Portrait de Mathieu CaduMathieu Cadu

Je fabrique des trucs depuis longtemps. Des apps, des APIs, des produits qui ont tourné, d'autres que j'ai arrêtés quand ça n'avait plus de sens. Le travail a toujours bougé — nouveaux frameworks, nouvelles architectures, nouvelles façons d'organiser une équipe. Mais ce qui se passe en ce moment, c'est différent.

Avec l'IA, ce n'est pas juste la stack qui change. C'est la façon de penser ce qu'on fait. Il y a dix-huit mois, construire une feature signifiait l'écrire. Aujourd'hui ça commence souvent par une conversation — décrire le problème, itérer sur la solution, garder la main sur les décisions qui comptent. La compétence s'est déplacée : moins "savoir faire", plus "savoir évaluer ce qui est bien fait". Et c'est plus subtil qu'il n'y paraît.


Parce que déléguer à un modèle, c'est d'abord comprendre où il va se planter. Un LLM fait du code cohérent, syntaxiquement propre, souvent plausible — et parfois complètement à côté. Les erreurs ne sont plus des erreurs de syntaxe, ce sont des erreurs de jugement. Les miennes, en fait : c'est moi qui ai mal posé le problème, mal cadré le contexte, trop fait confiance à une réponse qui sonnait juste.

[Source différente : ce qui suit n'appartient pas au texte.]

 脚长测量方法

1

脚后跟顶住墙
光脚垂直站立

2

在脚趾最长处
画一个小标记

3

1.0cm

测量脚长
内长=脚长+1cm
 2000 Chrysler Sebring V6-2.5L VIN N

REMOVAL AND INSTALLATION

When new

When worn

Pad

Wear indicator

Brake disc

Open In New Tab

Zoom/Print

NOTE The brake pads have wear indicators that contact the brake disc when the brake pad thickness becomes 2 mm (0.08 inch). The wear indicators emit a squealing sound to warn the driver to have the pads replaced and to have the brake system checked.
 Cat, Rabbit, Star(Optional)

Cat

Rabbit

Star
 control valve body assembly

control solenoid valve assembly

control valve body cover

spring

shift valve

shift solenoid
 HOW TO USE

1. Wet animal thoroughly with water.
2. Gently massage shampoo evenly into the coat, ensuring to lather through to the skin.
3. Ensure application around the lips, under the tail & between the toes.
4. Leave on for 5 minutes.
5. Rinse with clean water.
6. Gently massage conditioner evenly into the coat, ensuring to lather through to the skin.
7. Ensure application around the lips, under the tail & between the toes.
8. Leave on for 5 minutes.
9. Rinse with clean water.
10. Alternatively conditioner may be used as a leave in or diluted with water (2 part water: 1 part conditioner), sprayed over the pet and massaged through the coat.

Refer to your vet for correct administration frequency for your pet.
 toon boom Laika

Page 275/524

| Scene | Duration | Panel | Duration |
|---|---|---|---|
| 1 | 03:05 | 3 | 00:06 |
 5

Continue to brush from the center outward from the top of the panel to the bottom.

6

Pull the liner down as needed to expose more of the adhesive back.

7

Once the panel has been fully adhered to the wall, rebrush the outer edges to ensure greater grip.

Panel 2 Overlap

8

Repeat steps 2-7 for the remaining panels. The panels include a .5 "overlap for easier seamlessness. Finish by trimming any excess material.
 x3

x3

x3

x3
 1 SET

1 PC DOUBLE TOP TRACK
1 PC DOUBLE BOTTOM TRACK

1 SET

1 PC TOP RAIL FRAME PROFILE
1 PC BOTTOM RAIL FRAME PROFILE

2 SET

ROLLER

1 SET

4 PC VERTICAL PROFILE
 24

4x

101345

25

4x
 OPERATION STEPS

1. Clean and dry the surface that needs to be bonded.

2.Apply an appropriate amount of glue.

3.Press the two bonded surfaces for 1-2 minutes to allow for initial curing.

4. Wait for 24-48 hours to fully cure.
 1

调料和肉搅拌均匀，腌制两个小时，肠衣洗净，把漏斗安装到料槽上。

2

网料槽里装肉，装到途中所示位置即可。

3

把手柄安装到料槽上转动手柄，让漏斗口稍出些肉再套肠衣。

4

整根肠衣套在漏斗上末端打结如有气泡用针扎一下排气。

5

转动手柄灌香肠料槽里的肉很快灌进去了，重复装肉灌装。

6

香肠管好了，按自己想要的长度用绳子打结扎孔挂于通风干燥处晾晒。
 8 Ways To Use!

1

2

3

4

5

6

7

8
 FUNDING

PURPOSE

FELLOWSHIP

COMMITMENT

Ce déplacement m'intéresse. Pas comme observateur — comme quelqu'un qui est dedans, qui réajuste sa façon de travailler en temps réel, sur des projets réels. Le soir sur un side, le lendemain en production. Les deux contextes se ressemblent plus qu'avant.


C'est pour ça que j'ouvre ce carnet. Pas pour documenter "comment utiliser l'IA" — il y en a des milliers, la plupart dépassés avant d'être publiés. Juste pour tracer ce que je traverse : une décision prise sur un chantier, un outil branché pour voir, une chose que j'aurais faite autrement il y a six mois. Pro et perso mélangés, parce que la frontière est floue quand on parle de comment on construit.

Je ne sais pas ce que le métier ressemblera dans trois ans. Personne ne le sait vraiment. Mais en attendant, il se passe quelque chose — et ça mérite d'être noté.